• **What to work on**
I'd like the data below restated word for word, with the pictures left out.

• **Dataset section**
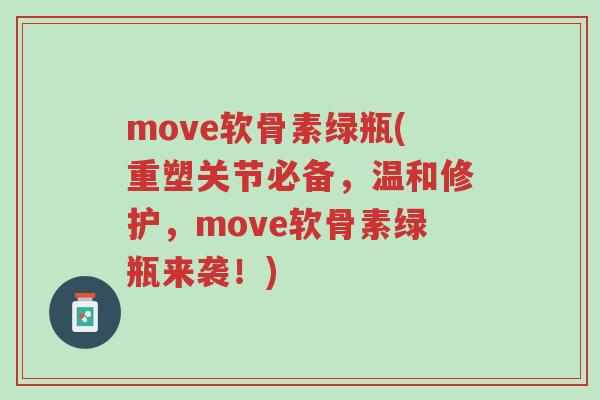 move软骨素绿瓶(重塑关节必备,温和修护,move软骨素绿瓶来袭!)-第1张图片-超越 move软骨素绿瓶(重塑关节必备,温和修护,move软骨素绿瓶来袭!)-第1张图片-超越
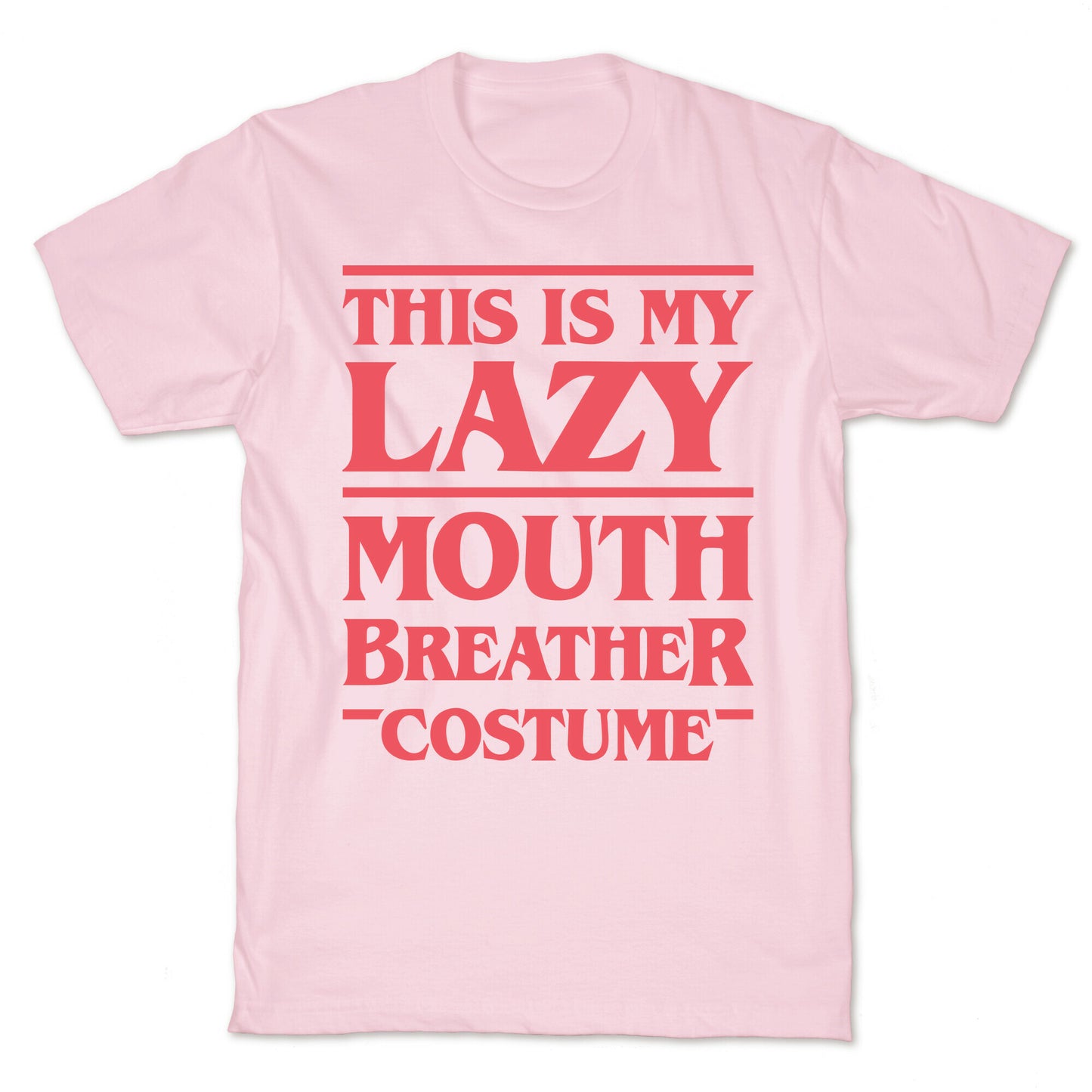 This Is My Lazy Mouth Breather Costume (Red) T-Shirt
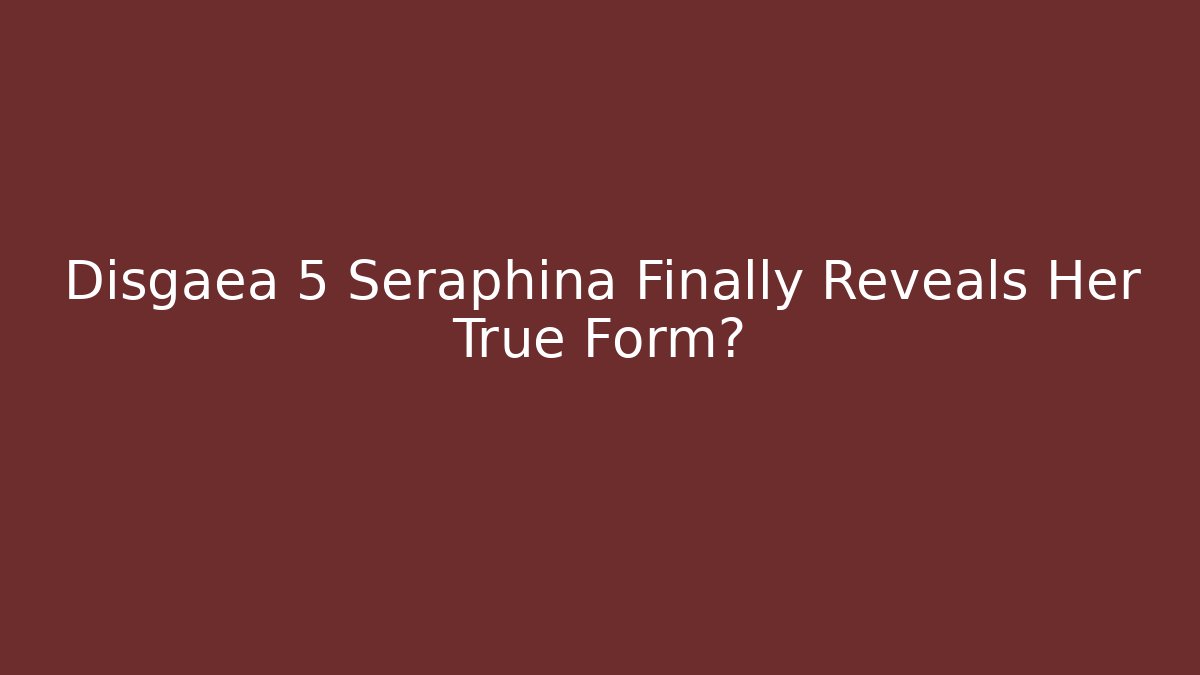 Disgaea 5 Seraphina Finally Reveals Her True Form?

• **Problem solution**
 move软骨素绿瓶(重塑关节必备,温和修护,move软骨素绿瓶来袭!)-第1张图片-超越 move软骨素绿瓶(重塑关节必备,温和修护,move软骨素绿瓶来袭!)-第1张图片-超越
 This Is My Lazy Mouth Breather Costume (Red) T-Shirt
 Disgaea 5 Seraphina Finally Reveals Her True Form?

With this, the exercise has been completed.